Our work shows the influence of the artist’s experience of his father’s instruction, as well as his personal taste for admired ceramic objects at the porcelain manufactory. In our work, attention is naturally drawn towards the center of the composition presenting a terrific example of a vase with low reliefs inspired by Antiquity traditionally embellished with putti or bacchanalia, and here mounted on a gilt bronze pedestal.

In addition to plant studies, we know some more ambitious compositions which the artist embellished with new elements to demonstrate his virtuosity in depicting silent objects around him. In the illustration of set tables decked with drawing portfolios such as can be seen here in the foreground, Prévost almost systematically included one or more ceramic elements, such as a tea service, or as on the right in our composition, a gobelet inspired by Antiquity with dancing maenads.

Jean-Louis Prévost follows the Nordic tradition of painters such as Rachel Ruysch (1664-1750) and Jan van Os (1744-1808) who integrated antique elements into their still life paintings. His works evoke his refined education, as well as his years of assiduous study which made it possible for him to render each floral species with great precision in the bouquet depicted on the left of our composition.

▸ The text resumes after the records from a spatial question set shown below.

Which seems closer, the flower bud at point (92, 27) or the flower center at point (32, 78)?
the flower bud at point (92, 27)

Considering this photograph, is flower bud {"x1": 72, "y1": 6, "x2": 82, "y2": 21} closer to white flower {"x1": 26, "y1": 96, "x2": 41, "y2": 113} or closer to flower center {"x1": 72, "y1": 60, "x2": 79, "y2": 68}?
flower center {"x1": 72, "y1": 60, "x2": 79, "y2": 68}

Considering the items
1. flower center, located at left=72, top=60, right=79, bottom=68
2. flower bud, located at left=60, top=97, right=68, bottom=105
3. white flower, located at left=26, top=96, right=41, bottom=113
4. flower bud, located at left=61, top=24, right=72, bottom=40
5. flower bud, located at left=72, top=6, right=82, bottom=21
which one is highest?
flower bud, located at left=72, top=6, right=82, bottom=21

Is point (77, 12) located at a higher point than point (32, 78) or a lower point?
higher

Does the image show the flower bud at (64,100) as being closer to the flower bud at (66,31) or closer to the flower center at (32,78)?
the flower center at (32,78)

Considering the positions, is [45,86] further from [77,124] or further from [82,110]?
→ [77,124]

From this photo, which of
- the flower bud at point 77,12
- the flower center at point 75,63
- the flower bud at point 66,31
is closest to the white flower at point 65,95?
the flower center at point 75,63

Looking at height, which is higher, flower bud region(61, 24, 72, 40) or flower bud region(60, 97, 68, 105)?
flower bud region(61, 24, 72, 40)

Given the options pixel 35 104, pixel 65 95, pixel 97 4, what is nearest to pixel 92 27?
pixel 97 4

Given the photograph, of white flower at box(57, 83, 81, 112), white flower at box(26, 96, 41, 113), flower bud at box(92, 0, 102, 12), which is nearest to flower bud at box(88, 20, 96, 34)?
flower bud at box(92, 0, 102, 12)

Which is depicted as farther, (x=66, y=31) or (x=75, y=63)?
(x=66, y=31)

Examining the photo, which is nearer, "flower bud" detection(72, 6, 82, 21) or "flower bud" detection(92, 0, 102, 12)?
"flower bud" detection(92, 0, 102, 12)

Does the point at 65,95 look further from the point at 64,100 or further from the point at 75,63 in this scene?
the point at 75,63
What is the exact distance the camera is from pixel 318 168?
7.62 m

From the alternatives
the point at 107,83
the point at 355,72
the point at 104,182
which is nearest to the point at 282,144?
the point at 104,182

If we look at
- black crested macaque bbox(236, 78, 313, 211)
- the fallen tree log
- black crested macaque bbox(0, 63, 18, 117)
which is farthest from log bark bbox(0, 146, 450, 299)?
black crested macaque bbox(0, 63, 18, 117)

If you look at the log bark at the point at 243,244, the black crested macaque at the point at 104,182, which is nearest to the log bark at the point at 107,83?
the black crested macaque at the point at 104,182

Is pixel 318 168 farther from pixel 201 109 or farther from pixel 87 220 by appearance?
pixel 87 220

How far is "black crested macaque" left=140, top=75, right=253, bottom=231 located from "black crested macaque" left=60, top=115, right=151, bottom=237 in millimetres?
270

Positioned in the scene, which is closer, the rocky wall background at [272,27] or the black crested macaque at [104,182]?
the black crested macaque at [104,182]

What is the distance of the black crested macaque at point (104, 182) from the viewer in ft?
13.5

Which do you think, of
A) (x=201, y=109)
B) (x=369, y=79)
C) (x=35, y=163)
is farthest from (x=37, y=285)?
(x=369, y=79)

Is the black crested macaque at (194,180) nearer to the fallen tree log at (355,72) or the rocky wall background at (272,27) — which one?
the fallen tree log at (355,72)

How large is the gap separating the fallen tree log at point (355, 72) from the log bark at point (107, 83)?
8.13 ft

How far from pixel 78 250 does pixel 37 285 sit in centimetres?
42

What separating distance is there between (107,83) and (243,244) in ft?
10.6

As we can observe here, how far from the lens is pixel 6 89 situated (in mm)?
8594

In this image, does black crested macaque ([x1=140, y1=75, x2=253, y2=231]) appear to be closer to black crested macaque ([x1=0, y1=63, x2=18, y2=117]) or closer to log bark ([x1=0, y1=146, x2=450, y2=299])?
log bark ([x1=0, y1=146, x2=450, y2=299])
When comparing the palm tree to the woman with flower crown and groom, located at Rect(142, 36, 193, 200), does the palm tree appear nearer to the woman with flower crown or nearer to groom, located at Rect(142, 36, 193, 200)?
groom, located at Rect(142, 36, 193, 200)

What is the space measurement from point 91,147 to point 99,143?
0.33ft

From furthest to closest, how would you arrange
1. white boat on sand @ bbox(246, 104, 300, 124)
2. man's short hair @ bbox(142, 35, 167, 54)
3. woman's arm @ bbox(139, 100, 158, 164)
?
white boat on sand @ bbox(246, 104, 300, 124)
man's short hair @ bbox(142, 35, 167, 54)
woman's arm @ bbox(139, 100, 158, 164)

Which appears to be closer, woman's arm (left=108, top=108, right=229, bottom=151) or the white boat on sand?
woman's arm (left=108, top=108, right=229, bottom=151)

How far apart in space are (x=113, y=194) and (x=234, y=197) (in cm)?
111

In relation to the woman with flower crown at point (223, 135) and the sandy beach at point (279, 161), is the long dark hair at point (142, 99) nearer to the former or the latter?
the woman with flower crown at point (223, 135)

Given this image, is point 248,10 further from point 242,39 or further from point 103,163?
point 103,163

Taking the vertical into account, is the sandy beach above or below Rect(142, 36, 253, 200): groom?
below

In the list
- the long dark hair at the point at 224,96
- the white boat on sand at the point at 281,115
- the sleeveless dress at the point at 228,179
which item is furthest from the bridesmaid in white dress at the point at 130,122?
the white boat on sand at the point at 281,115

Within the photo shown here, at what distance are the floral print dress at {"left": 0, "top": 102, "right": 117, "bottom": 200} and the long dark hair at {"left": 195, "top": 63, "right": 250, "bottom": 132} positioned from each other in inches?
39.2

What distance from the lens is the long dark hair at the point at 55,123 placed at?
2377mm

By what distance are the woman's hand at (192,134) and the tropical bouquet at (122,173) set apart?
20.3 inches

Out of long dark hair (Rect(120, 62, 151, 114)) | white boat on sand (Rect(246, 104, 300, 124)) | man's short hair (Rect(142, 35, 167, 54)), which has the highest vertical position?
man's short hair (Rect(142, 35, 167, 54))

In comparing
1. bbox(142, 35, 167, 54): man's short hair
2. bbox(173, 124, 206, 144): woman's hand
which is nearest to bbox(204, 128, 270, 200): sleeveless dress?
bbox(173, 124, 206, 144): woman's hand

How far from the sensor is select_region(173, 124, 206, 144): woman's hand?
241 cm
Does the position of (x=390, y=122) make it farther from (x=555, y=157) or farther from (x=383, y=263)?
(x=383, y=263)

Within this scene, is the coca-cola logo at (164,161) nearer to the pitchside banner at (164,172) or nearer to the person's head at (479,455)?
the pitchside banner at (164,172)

The overall clarity is the result of attentive study of light effects, especially in the depiction of the low relief on the vase which seems to have fascinated the artist, because it can be found on several other works, as well as in those of artists of his generation whom he inspired, including the famous Anne Vallayer-Coster who also reproduced this sculpted vase.

The meticulous rendering of surfaces and objects is evidence of the artist’s interests. As a good colorist, he thus heightened the veined red marble trompe l’oeil support with touches of brighter colors echoing the tabletop on which the objects are placed. Although the surface of the work is flat, the eye is thus tricked by skillfully reproduced perspective. Prévost perfects his work by making the vase shine: the light reflected there is rendered with fine white gouache brushstrokes. The whole composition stands out from a brushed light brown background which can be seen in the works of many of his contemporaries, including Vallayer-Coster.

The taste for Botany, initiated by the role of the Royal Garden of Plants founded in 1635, and then the Royal Academy of Science created in 1666, continued in the 18th century with precise studies of flora in the form of drawings, engravings, watercolors on paper, and miniatures on parchment. In 1805, the Collection des fleurs et des fruits, peints d’après nature par Jean-Louis Prévost (Collection of Flowers and Fruit painted from Life by Jean-Louis Prévost) was published. The work served as a model for new decorative ideas for craftsmen, such as cabinet-makers, gold and silver smiths, embroiderers, or porcelain painters.

Collected during his lifetime, Jean-Louis Prévost’s work can be found in French public collections today, such as the Fine Arts Museums of Angers and of Besançon.